Reproduce each of the following lines verbatim, from the first to the last.
* Begin Information provided *
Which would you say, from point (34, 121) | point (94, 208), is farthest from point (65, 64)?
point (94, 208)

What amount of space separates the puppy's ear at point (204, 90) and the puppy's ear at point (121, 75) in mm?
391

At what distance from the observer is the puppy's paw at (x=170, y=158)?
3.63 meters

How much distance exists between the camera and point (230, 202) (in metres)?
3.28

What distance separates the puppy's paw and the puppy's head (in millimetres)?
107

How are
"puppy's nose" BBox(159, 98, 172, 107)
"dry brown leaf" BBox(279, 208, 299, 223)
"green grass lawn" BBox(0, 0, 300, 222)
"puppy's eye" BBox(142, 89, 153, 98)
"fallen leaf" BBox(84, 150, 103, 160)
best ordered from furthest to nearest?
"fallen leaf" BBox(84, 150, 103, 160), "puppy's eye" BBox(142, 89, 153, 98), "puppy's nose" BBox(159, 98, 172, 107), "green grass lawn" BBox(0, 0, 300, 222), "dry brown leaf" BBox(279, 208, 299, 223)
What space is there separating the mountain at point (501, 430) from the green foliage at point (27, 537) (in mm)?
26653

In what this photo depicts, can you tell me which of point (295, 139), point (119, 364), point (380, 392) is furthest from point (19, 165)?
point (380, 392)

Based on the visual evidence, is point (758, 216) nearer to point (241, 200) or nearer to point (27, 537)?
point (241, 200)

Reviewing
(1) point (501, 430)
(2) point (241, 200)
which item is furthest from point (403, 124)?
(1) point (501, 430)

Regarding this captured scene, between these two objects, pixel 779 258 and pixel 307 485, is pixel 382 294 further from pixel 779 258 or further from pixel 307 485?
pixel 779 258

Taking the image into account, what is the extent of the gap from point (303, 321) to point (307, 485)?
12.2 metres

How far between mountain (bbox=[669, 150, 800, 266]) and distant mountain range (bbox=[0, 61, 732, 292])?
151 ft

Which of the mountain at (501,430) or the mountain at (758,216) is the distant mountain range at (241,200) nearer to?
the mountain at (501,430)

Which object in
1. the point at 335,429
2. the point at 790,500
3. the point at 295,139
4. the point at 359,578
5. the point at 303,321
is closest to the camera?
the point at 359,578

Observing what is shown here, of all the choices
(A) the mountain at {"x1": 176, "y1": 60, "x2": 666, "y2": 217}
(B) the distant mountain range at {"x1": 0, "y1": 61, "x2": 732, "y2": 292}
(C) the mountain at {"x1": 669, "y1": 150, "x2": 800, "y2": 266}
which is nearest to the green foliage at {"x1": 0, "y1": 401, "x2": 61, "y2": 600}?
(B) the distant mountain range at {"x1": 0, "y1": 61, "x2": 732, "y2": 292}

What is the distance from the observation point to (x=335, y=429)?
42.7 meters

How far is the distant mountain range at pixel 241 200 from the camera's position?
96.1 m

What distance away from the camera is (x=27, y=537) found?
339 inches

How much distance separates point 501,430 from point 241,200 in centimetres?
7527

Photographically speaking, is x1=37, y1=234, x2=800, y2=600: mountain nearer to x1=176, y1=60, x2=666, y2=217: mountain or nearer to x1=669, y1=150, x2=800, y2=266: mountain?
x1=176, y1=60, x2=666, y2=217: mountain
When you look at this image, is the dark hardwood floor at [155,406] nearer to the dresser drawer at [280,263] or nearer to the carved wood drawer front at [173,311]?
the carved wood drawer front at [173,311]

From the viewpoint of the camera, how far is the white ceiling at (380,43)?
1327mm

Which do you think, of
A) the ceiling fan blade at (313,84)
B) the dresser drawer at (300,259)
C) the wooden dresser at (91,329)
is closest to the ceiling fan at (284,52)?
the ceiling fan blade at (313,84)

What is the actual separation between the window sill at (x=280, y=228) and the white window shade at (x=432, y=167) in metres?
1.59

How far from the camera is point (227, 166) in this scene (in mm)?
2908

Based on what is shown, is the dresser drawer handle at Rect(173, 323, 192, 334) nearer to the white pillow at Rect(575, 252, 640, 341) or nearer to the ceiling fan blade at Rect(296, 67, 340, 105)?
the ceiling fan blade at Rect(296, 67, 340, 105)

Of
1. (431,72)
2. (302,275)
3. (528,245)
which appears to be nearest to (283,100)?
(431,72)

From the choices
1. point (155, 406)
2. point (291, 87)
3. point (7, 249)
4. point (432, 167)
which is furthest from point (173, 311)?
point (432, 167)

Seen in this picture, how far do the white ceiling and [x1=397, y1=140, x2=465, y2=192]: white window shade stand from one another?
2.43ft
* End Information provided *
# [Solved problem]
Which would you say, from point (34, 121) | point (94, 208), is farthest from point (65, 64)?
point (94, 208)

What amount of space separates the puppy's ear at point (204, 90) and the puppy's ear at point (121, 75) in mm?
391

At what distance from the observer is the puppy's paw at (x=170, y=158)?
3.63 meters

How much distance exists between the camera and point (230, 202) (in metres)?
3.28

What distance separates the puppy's paw and the puppy's head (in millimetres)?
107

How are
"puppy's nose" BBox(159, 98, 172, 107)
"dry brown leaf" BBox(279, 208, 299, 223)
"green grass lawn" BBox(0, 0, 300, 222)
"puppy's eye" BBox(142, 89, 153, 98)
"fallen leaf" BBox(84, 150, 103, 160)
best ordered from furthest to nearest?
"fallen leaf" BBox(84, 150, 103, 160), "puppy's eye" BBox(142, 89, 153, 98), "puppy's nose" BBox(159, 98, 172, 107), "green grass lawn" BBox(0, 0, 300, 222), "dry brown leaf" BBox(279, 208, 299, 223)
What space is there separating the mountain at point (501, 430) from the green foliage at point (27, 537) (in mm)?
26653

In what this photo depicts, can you tell me which of point (295, 139), point (119, 364), point (380, 392) is furthest from point (19, 165)?
point (380, 392)

Based on the visual evidence, is point (758, 216) nearer to point (241, 200) or nearer to point (27, 537)?
point (241, 200)

Reviewing
(1) point (501, 430)
(2) point (241, 200)
which item is furthest from point (403, 124)?
(1) point (501, 430)

Regarding this captured scene, between these two objects, pixel 779 258 and pixel 307 485, is pixel 382 294 further from pixel 779 258 or further from pixel 307 485?
pixel 779 258

Taking the image into account, what is the extent of the gap from point (303, 321) to point (307, 485)?
12.2 metres

How far between mountain (bbox=[669, 150, 800, 266]) and distant mountain range (bbox=[0, 61, 732, 292])?
151 ft

Which of the mountain at (501,430) or the mountain at (758,216) is the distant mountain range at (241,200) nearer to?
the mountain at (501,430)

Which object in
1. the point at 335,429
2. the point at 790,500
3. the point at 295,139
4. the point at 359,578
5. the point at 303,321
is closest to the camera?
the point at 359,578

Observing what is shown here, of all the choices
(A) the mountain at {"x1": 176, "y1": 60, "x2": 666, "y2": 217}
(B) the distant mountain range at {"x1": 0, "y1": 61, "x2": 732, "y2": 292}
(C) the mountain at {"x1": 669, "y1": 150, "x2": 800, "y2": 266}
which is nearest to the green foliage at {"x1": 0, "y1": 401, "x2": 61, "y2": 600}?
(B) the distant mountain range at {"x1": 0, "y1": 61, "x2": 732, "y2": 292}

What is the distance from the observation point to (x=335, y=429)?
42.7 meters

How far is the distant mountain range at pixel 241 200 from the camera's position?
96.1 m

What distance away from the camera is (x=27, y=537) found?
339 inches

How much distance separates point 501,430 from point 241,200 in centimetres?
7527

Photographically speaking, is x1=37, y1=234, x2=800, y2=600: mountain nearer to x1=176, y1=60, x2=666, y2=217: mountain or nearer to x1=669, y1=150, x2=800, y2=266: mountain?
x1=176, y1=60, x2=666, y2=217: mountain
When you look at this image, is the dark hardwood floor at [155,406] nearer to the dresser drawer at [280,263] or nearer to the carved wood drawer front at [173,311]?
the carved wood drawer front at [173,311]

From the viewpoint of the camera, how far is the white ceiling at (380,43)?
1327mm

Which do you think, of
A) the ceiling fan blade at (313,84)
B) the dresser drawer at (300,259)
C) the wooden dresser at (91,329)
is closest to the ceiling fan at (284,52)?
the ceiling fan blade at (313,84)

What is the actual separation between the window sill at (x=280, y=228) and the white window shade at (x=432, y=167) in metres?
1.59

How far from the camera is point (227, 166) in this scene (in mm)?
2908

Based on what is shown, is the dresser drawer handle at Rect(173, 323, 192, 334) nearer to the white pillow at Rect(575, 252, 640, 341) or nearer to the ceiling fan blade at Rect(296, 67, 340, 105)?
the ceiling fan blade at Rect(296, 67, 340, 105)

Of
1. (431,72)
2. (302,275)
3. (528,245)
which appears to be nearest to (283,100)?
(431,72)

From the choices
1. point (155, 406)
2. point (291, 87)
3. point (7, 249)
4. point (432, 167)
which is furthest from point (173, 311)?
point (432, 167)

Seen in this picture, how far do the white ceiling and [x1=397, y1=140, x2=465, y2=192]: white window shade stand from one another?
2.43ft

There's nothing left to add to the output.